‘Black Families Matter’ march speaks out against Child Protective Services

A Black Families Matter march in the Bronx Sunday condemned the Administration for Childrens Services commonly known as Child Protective Services claiming that the agency polices a system that ravages families in communities of color.
News 12 is told that the purpose of the march was to show solidarity but also to let ACS know that they will not be silent about the agencys role in destroying generations of Black communities.
Organizers say ACS acts as an arm of the police and claim the agency uses poverty as a reason to take a child away.
Theyre also demanding for ACS to be defunded and abolished.
The group marched across the Grand Concourse and down East 161st Street, all the way to Family Court.
Many shared their own personal experiences, saying their families have been torn apart.
"They separated my child from me as a newborn, and the problems that that caused in trying to bond with my child still vibrates through my home today," says activist Joyce McMillan.
McMillan says ACS disproportionately separates Black families.
The march was organized in partnership with the Bronx Defenders, a group which represents many families going through similar experiences.
"It's shown in data, it's documented that folks across races use drugs at the same amount of rate," says Bronx Defenders Attorney, Miriam Mack. "Yet we know that it's Black and brown folks in hospitals and poor folks in hospitals all throughout New York State who are being targeted."

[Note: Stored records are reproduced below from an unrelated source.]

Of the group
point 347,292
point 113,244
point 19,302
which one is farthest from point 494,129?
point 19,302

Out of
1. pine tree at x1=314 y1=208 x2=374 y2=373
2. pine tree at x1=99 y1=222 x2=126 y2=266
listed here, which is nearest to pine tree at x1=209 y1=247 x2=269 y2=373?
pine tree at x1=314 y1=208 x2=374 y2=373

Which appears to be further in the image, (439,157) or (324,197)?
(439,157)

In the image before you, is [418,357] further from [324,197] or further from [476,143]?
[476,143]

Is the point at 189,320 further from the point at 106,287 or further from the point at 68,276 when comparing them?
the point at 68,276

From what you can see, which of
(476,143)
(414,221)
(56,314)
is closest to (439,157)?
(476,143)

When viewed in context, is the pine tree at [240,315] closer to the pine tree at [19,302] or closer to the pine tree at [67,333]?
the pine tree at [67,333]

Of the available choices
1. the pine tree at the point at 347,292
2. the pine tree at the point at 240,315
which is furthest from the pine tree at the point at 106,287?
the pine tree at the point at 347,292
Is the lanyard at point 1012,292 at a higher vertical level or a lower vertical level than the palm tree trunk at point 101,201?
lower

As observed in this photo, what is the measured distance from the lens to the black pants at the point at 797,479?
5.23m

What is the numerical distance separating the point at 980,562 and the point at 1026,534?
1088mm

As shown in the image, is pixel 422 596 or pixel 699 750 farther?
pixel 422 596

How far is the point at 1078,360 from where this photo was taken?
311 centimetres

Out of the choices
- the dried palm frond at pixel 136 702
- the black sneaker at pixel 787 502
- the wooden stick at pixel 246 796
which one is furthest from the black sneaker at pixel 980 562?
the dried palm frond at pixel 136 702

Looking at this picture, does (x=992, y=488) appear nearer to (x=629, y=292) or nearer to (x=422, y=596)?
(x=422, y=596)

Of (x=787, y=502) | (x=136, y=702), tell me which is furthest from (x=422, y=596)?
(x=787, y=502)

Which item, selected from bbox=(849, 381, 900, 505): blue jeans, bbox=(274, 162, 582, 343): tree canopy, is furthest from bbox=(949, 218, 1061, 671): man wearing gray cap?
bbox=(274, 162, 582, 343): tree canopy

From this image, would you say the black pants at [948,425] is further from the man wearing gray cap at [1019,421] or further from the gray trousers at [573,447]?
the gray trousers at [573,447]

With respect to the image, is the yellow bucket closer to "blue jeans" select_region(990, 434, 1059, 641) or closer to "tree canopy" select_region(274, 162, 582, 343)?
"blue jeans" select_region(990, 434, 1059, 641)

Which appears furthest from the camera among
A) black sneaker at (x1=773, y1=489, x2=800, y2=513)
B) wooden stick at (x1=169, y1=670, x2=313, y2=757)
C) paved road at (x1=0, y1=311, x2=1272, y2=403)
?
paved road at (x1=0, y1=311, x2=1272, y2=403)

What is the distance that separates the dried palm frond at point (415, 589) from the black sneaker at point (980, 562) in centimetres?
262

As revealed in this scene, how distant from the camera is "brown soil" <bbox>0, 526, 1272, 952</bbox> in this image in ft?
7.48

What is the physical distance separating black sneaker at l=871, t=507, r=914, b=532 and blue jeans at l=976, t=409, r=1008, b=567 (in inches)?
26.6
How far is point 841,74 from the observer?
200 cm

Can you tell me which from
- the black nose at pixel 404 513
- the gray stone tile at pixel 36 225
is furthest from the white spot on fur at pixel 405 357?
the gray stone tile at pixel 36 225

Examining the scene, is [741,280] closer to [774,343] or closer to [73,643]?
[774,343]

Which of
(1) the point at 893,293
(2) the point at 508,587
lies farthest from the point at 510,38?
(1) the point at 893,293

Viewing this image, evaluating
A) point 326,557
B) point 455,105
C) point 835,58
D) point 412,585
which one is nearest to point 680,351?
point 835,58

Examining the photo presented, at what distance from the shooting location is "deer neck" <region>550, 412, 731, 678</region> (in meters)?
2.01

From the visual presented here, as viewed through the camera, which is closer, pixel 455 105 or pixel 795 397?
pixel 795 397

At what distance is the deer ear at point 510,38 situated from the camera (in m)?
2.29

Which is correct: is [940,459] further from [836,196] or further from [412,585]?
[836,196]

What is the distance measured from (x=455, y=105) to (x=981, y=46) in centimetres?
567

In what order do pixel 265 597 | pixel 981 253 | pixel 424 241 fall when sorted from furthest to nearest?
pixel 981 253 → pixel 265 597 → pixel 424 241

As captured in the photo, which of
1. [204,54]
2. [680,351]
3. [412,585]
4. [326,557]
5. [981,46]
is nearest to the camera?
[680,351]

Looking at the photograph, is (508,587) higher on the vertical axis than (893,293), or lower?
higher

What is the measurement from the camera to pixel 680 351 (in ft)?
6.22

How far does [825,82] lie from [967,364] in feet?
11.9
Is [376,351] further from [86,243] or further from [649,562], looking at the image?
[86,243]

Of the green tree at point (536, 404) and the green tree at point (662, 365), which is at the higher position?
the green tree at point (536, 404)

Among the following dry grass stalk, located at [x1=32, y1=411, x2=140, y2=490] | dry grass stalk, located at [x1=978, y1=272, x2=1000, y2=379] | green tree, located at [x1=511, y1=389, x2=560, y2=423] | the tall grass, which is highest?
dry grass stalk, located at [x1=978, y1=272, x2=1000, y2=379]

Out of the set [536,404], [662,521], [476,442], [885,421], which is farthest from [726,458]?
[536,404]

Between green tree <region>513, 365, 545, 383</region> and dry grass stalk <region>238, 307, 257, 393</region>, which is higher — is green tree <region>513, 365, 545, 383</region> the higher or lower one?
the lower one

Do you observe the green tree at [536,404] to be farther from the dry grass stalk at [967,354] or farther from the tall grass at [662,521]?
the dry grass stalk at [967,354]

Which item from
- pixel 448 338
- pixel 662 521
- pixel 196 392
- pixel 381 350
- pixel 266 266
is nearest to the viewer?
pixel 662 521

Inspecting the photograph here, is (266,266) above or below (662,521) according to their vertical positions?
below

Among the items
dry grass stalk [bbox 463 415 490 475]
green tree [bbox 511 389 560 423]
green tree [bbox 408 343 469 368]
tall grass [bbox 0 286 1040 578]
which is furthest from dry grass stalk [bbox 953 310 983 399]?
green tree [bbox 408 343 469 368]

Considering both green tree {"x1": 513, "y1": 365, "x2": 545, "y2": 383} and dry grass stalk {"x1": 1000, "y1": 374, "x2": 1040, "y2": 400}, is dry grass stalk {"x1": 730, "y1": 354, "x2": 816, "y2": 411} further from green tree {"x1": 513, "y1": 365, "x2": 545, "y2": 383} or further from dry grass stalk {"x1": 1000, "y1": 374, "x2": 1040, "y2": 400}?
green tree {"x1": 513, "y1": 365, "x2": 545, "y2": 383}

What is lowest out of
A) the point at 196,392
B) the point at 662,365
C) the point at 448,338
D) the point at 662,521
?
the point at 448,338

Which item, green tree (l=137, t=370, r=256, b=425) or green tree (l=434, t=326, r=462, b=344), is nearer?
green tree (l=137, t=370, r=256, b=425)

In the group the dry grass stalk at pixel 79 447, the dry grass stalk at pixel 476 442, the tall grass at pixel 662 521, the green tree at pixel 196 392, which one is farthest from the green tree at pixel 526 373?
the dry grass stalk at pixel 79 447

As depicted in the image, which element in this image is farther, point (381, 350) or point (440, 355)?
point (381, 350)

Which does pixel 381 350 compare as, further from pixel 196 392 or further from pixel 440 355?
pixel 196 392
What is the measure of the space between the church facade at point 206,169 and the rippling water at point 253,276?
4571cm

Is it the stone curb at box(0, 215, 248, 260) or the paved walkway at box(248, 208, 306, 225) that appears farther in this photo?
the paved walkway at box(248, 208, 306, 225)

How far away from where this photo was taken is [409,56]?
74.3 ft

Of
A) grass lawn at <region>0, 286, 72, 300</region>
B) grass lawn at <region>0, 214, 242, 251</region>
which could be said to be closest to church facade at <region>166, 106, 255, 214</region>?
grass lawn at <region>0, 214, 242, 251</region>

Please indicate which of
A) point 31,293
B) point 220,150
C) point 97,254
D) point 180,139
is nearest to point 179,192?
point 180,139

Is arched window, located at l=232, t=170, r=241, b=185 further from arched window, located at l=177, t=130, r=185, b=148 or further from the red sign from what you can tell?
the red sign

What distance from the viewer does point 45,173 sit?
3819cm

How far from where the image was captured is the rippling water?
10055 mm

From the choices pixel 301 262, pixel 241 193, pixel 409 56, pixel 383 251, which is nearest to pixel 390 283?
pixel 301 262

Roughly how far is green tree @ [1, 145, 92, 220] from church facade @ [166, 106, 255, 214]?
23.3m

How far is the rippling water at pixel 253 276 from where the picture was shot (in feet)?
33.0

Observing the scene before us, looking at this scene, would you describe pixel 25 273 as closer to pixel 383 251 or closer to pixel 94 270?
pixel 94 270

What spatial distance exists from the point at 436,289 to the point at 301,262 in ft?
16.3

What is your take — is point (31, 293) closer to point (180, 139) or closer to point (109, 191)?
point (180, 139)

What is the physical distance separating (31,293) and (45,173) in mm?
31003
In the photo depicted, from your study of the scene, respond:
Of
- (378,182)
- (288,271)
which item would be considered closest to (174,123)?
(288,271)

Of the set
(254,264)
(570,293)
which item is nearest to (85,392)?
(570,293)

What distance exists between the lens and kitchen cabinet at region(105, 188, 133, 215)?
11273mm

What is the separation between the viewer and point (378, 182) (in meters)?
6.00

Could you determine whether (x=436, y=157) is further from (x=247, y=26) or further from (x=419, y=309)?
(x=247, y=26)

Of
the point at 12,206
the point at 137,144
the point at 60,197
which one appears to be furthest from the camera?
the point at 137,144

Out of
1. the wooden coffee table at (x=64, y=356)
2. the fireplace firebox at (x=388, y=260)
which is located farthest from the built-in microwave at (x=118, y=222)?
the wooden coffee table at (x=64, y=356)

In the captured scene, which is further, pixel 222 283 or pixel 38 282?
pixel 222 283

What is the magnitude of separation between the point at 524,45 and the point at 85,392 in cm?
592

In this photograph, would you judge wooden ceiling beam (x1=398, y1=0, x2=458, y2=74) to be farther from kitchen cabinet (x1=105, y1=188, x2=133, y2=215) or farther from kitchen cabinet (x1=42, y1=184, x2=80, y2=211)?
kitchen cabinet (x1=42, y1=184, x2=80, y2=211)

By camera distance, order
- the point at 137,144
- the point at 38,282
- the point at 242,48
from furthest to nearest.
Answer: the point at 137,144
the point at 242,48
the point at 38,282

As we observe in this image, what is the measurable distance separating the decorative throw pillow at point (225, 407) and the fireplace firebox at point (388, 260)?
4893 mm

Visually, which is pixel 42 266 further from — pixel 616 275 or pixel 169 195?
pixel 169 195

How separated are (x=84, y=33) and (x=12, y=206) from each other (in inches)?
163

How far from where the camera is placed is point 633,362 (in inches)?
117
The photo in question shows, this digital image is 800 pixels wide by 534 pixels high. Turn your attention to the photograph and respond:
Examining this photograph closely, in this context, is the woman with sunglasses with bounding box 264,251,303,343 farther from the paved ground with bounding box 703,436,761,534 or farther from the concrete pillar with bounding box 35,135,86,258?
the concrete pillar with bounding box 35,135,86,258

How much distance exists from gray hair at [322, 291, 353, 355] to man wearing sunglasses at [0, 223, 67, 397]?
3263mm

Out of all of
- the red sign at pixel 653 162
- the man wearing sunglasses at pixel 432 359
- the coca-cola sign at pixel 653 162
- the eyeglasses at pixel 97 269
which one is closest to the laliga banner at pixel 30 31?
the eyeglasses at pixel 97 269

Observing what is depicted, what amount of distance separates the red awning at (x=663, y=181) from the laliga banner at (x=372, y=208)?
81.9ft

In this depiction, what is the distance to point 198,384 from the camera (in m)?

ACS responded to News 12's request for comment in a statement that reads, “We at the NYC Administration for Children’s Services (ACS) are committed to addressing the role that racial disproportionality has historically played in the child welfare system nationally and in New York City. We are taking steps every day to address these systemic inequities, and believe that the best way to keep children safe is to support their families, especially during these challenging times. ACS remains committed to keeping children safely at home with their parents through community-based prevention programs, which have reduced the number of children in foster care year after year. Through our Equity Action Plan, required implicit bias training for all ACS staff, advocacy to require implicit bias training for all mandatory reporters of child maltreatment, and specific efforts to ensure our services are culturally sensitive, we’re focused on ensuring that the child welfare system treats all families equally.”